# 作業依頼 A
造園会社社長へのインタビュー記事から、「依頼に応え不用品回収も」を含む語句で始まり「つなげっ隊』と命名しました」」で終わる部分を抜き出してください。その際、「樹木」を「庭木」に置き換えて示してください。
# 作業依頼 B
造園会社社長へのインタビュー記事にある次の一文を英語に翻訳してください:「そうした意味を込めてサービスは『つなげっ隊』と命名しました」

# 提供テキスト
徹底して山形に密着したフリーペーパー

グリーン・ワーク・コーポレーション(山形市)社長 小川 一喜さん

2021年11月26日
小川 一喜(おがわ・かずよし) 1974年(昭和49年)山形市生まれ。市立五小→同一中→山形商を経て薬品卸、ハウスメーカーなどに勤めた後、2013年に造園や外構工事を手掛けるグリーン・ワーク・コーポレーションを設立して社長に。社会の高齢化やコロナ禍などにより、20年から顧客からの要望に応える形で庭じまい、不用品の回収など〝つなぐ〟サービスの提供に乗り出している。47歳。
グリーン・ワーク・コーポレーション(山形市)社長 小川 一喜さん

時代の要請で始めた新サービス
  価値あるものを次世代につなぐ

――〝庭じまい〟の仕事が増えているとか。

庭造りから庭じまいへ

 「庭造りをお手伝いしたお宅にうかがって、春は消毒、夏は剪定、冬は雪囲いというのがわれわれのルーティンの仕事です。それ以外のお庭の日々のお手入れは顧客がご自身でされるということになりますが」
 「昨今は、年をとって足腰が弱くなり、手入れが重荷になってきたと訴える方が増えてきています。少子高齢化が進み、家を引き継ぐ人がいないと庭も保てないということになってきます」
 「庭造りを業としている立場としては、そこで仕事が途絶えてしまうことになるし、丹精込めた庭を整理することはツラいことですが、〝庭じまい〟は〝墓じまい〟と同様、これからは避けられない問題になってくるんでしょうね」
――なるほどねえ。
 「〝終活〟の一環ともいえそうです」

依頼に応え不用品回収も

――でも庭じまいは造園業の延長としても、不用品回収の方は…。 
 「去年までは未知の分野でした。それが造園や外構の仕事でお宅巡りをしている中で、『コロナ禍で子どもが県外から帰ってこれなくなって、家の片づけを頼めないか』という依頼があり、お困りならお手伝いしましょうと話が進んで」
 「その1件だけかと思ったら、次から次へと同様の依頼が寄せられるようになって。恥ずかしながら後で知ったことですが、不用品を処分したり売ったりするのに資格がいるんですね(苦笑)。それが分かって慌てて必要な古物商の免許を取得し、女性社員にも遺品整理士の資格をとらせて」
――そっちのニーズも増えていきそうですね。

前向きに取り組みたい

 「一般的には後ろ向きのビジネスと感じる人もいるでしょうが、やるからには前向きに取り組みたい。これは実際にあった話ですが…」
 「庭じまいで廃棄されるはずだった樹木をインスタにアップしたら引き取り手が見つかったり、ご主人が亡くなり、奥さんから『全部処分して』と言われた遺品の中から大切なものを見つけ出して感謝されたり」
――いい話だなあ。
 「そんなふうに、リサイクルできるものや大切な思い出を次世代へ〝つなぐ〟ことを使命にしたい。そうした意味を込めてサービスは『つなげっ隊』と命名しました」

いつかはお宝に

――テレビの「開運!なんでも鑑定団」とか見てると、時にもの凄いお宝と遭遇したり。

# 提供情報

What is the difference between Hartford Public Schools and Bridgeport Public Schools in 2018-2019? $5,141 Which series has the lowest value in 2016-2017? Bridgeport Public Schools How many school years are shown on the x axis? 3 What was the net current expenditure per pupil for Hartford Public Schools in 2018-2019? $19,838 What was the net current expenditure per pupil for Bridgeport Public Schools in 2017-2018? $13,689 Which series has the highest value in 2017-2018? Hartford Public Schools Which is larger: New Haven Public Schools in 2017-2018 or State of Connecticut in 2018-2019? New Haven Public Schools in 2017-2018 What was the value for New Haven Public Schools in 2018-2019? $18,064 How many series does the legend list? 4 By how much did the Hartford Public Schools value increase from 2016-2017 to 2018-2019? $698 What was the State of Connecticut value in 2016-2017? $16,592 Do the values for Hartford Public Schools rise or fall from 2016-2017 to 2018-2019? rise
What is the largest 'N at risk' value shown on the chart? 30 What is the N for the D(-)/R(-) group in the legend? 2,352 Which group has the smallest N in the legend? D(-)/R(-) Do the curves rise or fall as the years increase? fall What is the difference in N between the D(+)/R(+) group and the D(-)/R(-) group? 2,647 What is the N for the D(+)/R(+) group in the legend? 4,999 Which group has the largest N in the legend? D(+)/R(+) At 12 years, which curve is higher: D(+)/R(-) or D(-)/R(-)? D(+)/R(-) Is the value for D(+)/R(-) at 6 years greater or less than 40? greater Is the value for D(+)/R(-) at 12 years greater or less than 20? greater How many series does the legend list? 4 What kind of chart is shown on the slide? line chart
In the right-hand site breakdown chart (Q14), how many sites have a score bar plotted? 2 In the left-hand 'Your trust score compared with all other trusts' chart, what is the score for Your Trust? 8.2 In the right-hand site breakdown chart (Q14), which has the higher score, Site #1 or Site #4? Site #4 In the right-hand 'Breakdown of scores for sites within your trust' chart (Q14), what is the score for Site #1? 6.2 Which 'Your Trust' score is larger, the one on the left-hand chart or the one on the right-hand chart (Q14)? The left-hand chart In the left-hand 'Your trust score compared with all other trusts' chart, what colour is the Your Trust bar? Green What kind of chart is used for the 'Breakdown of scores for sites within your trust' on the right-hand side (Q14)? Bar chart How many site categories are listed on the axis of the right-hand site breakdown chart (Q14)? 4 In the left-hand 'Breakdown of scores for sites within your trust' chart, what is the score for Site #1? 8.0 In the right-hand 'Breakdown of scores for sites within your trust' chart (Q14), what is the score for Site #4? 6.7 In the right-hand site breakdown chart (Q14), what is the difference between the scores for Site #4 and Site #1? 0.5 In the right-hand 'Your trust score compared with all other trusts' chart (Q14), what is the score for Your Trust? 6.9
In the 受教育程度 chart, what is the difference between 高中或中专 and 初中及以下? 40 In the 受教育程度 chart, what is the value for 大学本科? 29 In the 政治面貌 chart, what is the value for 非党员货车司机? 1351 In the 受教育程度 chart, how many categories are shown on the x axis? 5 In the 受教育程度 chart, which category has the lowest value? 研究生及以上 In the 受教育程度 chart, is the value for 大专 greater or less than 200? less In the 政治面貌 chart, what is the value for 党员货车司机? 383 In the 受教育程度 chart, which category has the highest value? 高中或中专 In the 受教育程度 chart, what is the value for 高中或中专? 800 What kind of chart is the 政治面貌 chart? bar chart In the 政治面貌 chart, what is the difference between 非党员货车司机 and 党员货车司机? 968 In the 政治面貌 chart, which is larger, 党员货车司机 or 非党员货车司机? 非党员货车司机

# 出力 A
依頼に応え不用品回収も

――でも庭じまいは造園業の延長としても、不用品回収の方は…。 
 「去年までは未知の分野でした。それが造園や外構の仕事でお宅巡りをしている中で、『コロナ禍で子どもが県外から帰ってこれなくなって、家の片づけを頼めないか』という依頼があり、お困りならお手伝いしましょうと話が進んで」
 「その1件だけかと思ったら、次から次へと同様の依頼が寄せられるようになって。恥ずかしながら後で知ったことですが、不用品を処分したり売ったりするのに資格がいるんですね(苦笑)。それが分かって慌てて必要な古物商の免許を取得し、女性社員にも遺品整理士の資格をとらせて」
――そっちのニーズも増えていきそうですね。

前向きに取り組みたい

 「一般的には後ろ向きのビジネスと感じる人もいるでしょうが、やるからには前向きに取り組みたい。これは実際にあった話ですが…」
 「庭じまいで廃棄されるはずだった庭木をインスタにアップしたら引き取り手が見つかったり、ご主人が亡くなり、奥さんから『全部処分して』と言われた遺品の中から大切なものを見つけ出して感謝されたり」
――いい話だなあ。
 「そんなふうに、リサイクルできるものや大切な思い出を次世代へ〝つなぐ〟ことを使命にしたい。そうした意味を込めてサービスは『つなげっ隊』と命名しました」

# 出力 B
With that meaning in mind, we named the service "Tsunagettai."